Your plot should look like this.

;; Hmm, so there's a tail of these extending to logage=7.3, but most are short lived peaking at logage=6.4. The dotted line might be giving us a late kick between logage 7 and 8. Let's check which that is.

;; Right so these are the WNHs - Stripped envelope massive stars, which still have some hydrogen in their atmospheres.

;; But we've only looked at the brightest stars. What about the less luminous but more numerous ones? How numerous?

print, max(starcount[zn,*,*,1])

;; We're going to have to adjust the y axis to accomodate them.

plot, logage, starcount[zn,*,0,1],xr=[6,10],yr=[1,1e6],xtit='Log (Age/yrs)', ytit='Number of Stars',/ylog
for i=1,ntype-1 do oplot, logage, starcount[zn,*,i,1],line=i mod 6

;; colour the stripped stars

for i=0,ntype-1 do if strmatch(types[i],'*W*') eq 1 then oplot, logage, starcount[zn,*,i,1],line=i mod 6,col=250

;; and the key (moved down to the lower left)

for i=0,ntype-1 do plots, [0.1,0.15],0.55-0.045*i*[1,1],/norm,line=i mod 6
for i=0,ntype-1 do xyouts, 0.15,0.55-0.045*i,types[i],/norm
for i=0,ntype-1 do if strmatch(types[i],'*W*') eq 1 then plots, [0.1,0.15],0.55-0.045*i*[1,1],/norm,line=i mod 6,col=250

Your plot should look like this.


;; Okay, now we've found something interesting.

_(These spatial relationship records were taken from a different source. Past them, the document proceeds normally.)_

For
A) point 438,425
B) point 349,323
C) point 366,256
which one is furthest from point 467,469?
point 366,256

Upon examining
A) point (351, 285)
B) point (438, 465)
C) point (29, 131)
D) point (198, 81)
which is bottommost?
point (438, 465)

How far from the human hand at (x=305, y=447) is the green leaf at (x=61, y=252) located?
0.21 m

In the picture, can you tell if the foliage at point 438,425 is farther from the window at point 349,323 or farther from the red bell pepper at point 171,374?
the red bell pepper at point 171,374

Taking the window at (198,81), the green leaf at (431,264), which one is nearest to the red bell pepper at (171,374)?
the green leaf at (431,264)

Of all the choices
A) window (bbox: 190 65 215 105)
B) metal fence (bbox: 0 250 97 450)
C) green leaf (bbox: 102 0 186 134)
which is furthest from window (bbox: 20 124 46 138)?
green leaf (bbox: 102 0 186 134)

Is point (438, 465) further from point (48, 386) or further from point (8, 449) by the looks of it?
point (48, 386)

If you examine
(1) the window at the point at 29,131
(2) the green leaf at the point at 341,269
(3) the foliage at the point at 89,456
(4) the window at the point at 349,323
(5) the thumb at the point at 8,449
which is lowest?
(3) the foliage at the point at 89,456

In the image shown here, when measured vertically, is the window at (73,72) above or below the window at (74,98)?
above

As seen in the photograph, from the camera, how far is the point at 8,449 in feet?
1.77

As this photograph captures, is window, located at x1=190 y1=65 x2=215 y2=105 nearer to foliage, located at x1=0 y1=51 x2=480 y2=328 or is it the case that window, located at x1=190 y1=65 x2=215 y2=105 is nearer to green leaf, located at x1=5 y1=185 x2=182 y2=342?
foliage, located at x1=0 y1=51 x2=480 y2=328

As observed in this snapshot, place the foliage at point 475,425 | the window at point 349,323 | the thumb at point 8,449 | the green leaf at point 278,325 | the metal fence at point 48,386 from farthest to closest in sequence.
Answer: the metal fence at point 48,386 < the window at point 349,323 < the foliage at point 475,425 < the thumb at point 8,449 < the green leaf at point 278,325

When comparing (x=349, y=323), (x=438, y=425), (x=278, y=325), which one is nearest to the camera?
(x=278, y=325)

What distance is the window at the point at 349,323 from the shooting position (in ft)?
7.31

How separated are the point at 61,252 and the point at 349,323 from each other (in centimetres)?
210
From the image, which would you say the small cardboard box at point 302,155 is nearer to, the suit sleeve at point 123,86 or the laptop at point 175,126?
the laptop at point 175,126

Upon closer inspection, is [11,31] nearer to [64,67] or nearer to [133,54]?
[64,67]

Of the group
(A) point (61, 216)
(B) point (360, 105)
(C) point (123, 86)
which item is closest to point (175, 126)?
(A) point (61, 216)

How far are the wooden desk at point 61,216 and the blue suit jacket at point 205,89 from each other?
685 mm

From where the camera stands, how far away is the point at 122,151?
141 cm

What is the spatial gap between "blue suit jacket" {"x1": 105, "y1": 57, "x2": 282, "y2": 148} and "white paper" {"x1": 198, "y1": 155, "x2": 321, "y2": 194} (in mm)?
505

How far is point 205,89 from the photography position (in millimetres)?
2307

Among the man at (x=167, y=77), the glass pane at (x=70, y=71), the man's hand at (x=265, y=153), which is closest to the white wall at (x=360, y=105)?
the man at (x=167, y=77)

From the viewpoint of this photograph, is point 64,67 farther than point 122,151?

;; Most of the low mass stars (BAFGKM) are pretty much unchanged over a Hubble time. But there's a population of dwarf O stars and stripped envelope stars which kicks in about a logage of 7-8 and are likely to be hot and numerous, even if not individually luminous. These are binary products

;; By sheer numbers, the dwarf WNH stars likely dominate the ionizing flux. The dwarf Os cant be dominating because they kick in too late to explain the evolution we saw earlier.

;; So let's focus on these stripped stars and now just plot these.

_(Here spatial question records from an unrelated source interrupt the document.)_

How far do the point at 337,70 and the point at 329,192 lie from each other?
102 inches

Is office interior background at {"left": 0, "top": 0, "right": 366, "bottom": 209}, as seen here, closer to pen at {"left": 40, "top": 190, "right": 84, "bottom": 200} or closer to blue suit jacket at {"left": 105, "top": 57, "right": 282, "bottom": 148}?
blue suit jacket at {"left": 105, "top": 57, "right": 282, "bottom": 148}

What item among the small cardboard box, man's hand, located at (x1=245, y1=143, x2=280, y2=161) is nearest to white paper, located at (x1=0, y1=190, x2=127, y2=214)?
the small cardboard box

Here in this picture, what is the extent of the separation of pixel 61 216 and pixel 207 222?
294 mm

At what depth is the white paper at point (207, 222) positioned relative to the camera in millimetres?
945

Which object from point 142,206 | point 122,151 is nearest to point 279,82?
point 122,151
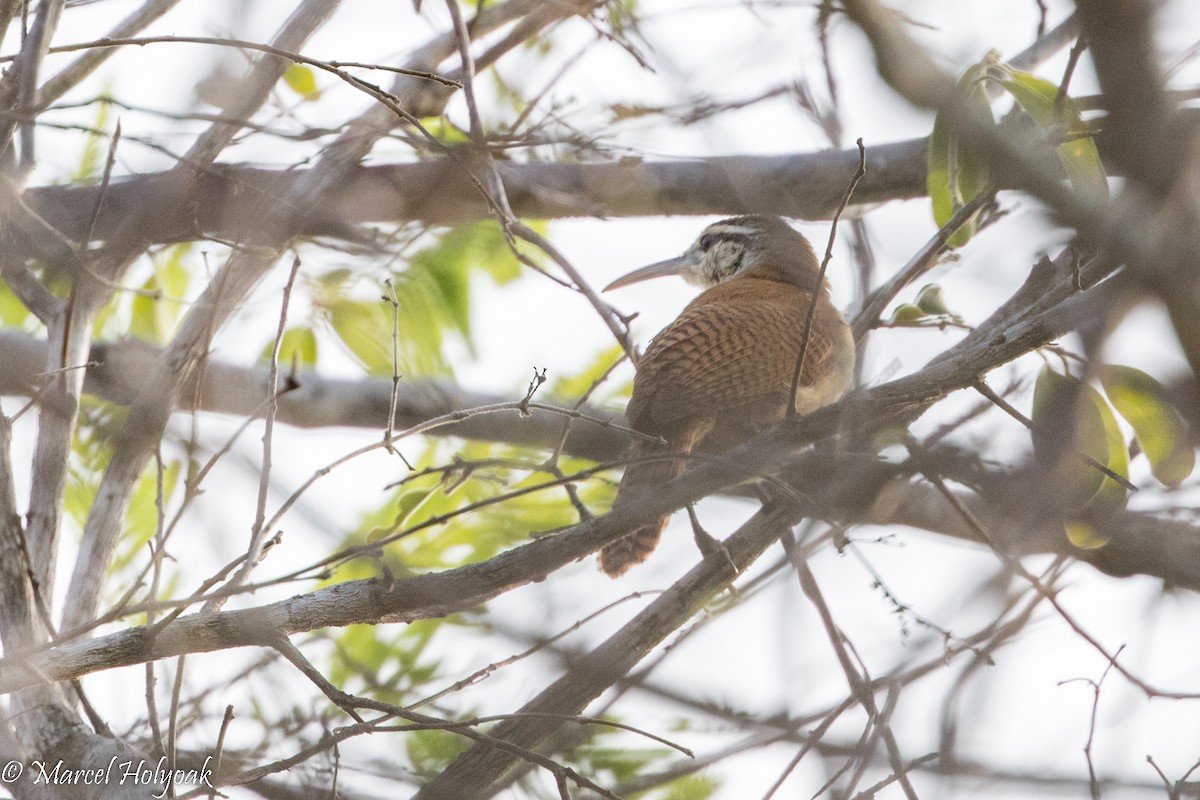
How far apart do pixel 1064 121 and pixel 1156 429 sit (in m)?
0.71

plot, logage, starcount[zn,*,0,0],xr=[6,10],yr=[1,2000],xtit='Log (Age/yrs)', ytit='Number of Stars',/ylog,/nodata

;; L>4.9

for i=0,ntype-1 do if strmatch(types[i],'*W*') eq 1 then oplot, logage, starcount[zn,*,i,0],line=i mod 6,col=250

;; L<4.9

for i=0,ntype-1 do if strmatch(types[i],'*W*') eq 1 then oplot, logage, starcount[zn,*,i,1],line=i mod 6

Your plot should look like this.

;; So the low luminosity WNHs might well be the dominant population, even above the high luminosity ones, given both their number and the bin-width effect which will boost them in a continuous SF scenario... as long as they're not too faint.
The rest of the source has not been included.